Economic Activity at the Site
As of December 2016, EPA did not have economic data related to on-site businesses, or economic data were not applicable due to site use. View information about redevelopment economics at Superfund sites.
Activity and Use Limitations
At this site, activity and use limitations that EPA calls institutional controls are in place. Institutional controls play an important role in site remedies because they reduce exposure to contamination by limiting land or resource use. They also guide human behavior. For instance, zoning restrictions prevent land uses – such as residential uses – that are not consistent with the level of cleanup. For more background, see Institutional Controls.
EPEC has purchased several properties and has institutional controls in place at other properties. These controls grant EPEC groundwater rights across those properties and/or restrict land use for those properties.

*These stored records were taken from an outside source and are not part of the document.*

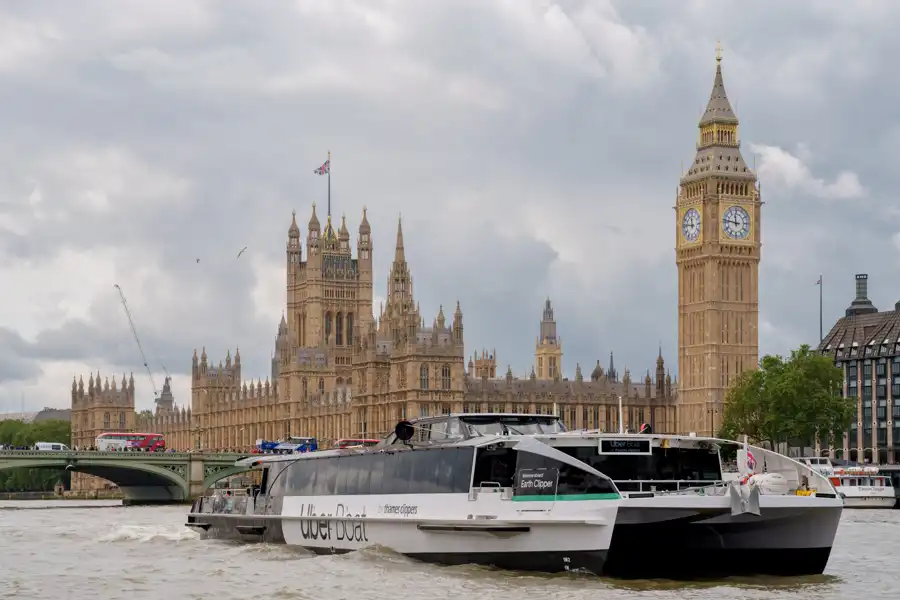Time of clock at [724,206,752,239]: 11:46
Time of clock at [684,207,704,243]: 11:46
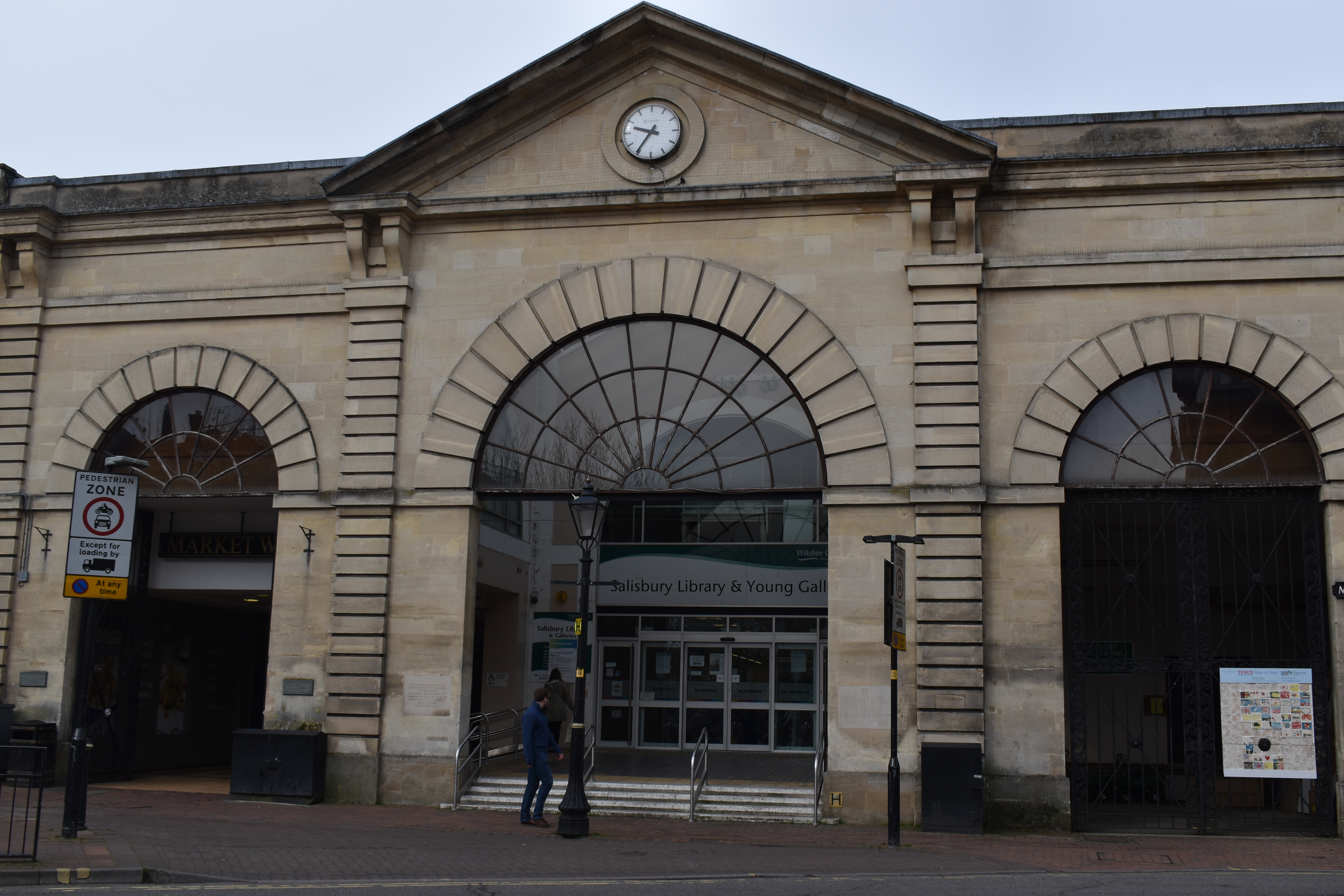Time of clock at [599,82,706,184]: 9:35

As of February 2005, Lyondell acquired all contaminated properties in the WRA, MWA, OTA and EA. It restricted access to these areas such that residential use does not occur. Since acquiring these properties, Lyondell’s bankruptcy was finalized, and the Lyondell Trust was established in March 2010. Access to
Lyondell disposal areas is controlled by a combination of fences, gates, signs, cable guards and natural barriers. Signs are posted at access locations, which indicate that there may be chemicals on the property and that digging and drilling are restricted to protect human health and the environment. Institutional controls for the Lyondell Trustee properties are in the process of being implemented.